-- Given task 1 --
Please list every person named in the first paragraph of the recap.
-- Given task 2 --
Return the portion of the recap that opens with the words containing "But how much" and closes with "the mayor's office.".

-- Source text --
········
But how much does Blake like BB? Integrity can cost, but what about love? Or, maybe a more accurate description, infatuation? When Fisk confronts Blake about these embarrassing videos, Fisk asks Blake if he's protecting anyone. Blake immediately says he's protecting Fisk, which is the right answer, and maybe it's even half right. But Blake is clearly protecting BB, too. And what will happen once Sheila, Fisk, or — most likely — Buck catches on and comes for BB? There's something brewing here, including a begrudging respect between Buck and Blake that I did not see coming. The way Blake convinced Buck to eat that hot dog, man, Daniel Blake is actually smooth, actually a threat. There is some Survivor shit going on in the mayor's office.

Then there's Chief-of-Staff Shiela and Kingpin's personal psychiatrist, Heather Glenn. We get a brief moment of regret from Shiela, who's reminded of the upstanding life she could be living if she'd taken a job with the governor (Lili Taylor! What a casting coup! Love this!). But Heather? Heather is damaged — and you get why. As she tells Kirsten in their run-in outside the courthouse, it is kinda annoying when a vigilante tries to carve you up like an art piece. But Heather is going through something more than she's letting on, and she's not exactly hiding her damage here. I fear Sheila is going to turn towards the light and Heather's going to go dark, and I don't think it'll end well for either.
········
-- Record set --
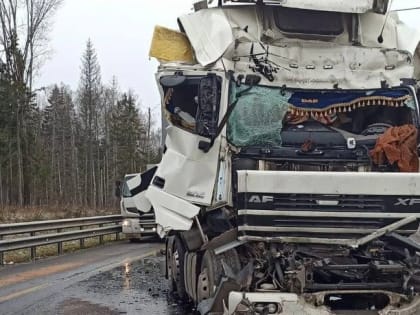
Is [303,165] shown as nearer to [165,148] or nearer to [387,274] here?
[387,274]

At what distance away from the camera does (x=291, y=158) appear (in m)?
6.08

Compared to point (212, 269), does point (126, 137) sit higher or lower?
higher

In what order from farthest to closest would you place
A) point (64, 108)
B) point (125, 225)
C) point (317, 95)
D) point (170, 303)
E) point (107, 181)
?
point (64, 108), point (107, 181), point (125, 225), point (170, 303), point (317, 95)

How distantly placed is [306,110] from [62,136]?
65556mm

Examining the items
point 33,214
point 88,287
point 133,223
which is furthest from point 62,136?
point 88,287

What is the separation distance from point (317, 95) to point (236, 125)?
104cm

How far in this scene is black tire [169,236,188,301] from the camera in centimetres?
761

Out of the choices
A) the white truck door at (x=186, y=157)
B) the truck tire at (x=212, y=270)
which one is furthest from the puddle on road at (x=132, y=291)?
········
-- Task response 1 --
Blake (Daniel Blake), BB, Fisk, Sheila, Buck

-- Task response 2 --
But how much does Blake like BB? Integrity can cost, but what about love? Or, maybe a more accurate description, infatuation? When Fisk confronts Blake about these embarrassing videos, Fisk asks Blake if he's protecting anyone. Blake immediately says he's protecting Fisk, which is the right answer, and maybe it's even half right. But Blake is clearly protecting BB, too. And what will happen once Sheila, Fisk, or — most likely — Buck catches on and comes for BB? There's something brewing here, including a begrudging respect between Buck and Blake that I did not see coming. The way Blake convinced Buck to eat that hot dog, man, Daniel Blake is actually smooth, actually a threat. There is some Survivor shit going on in the mayor's office.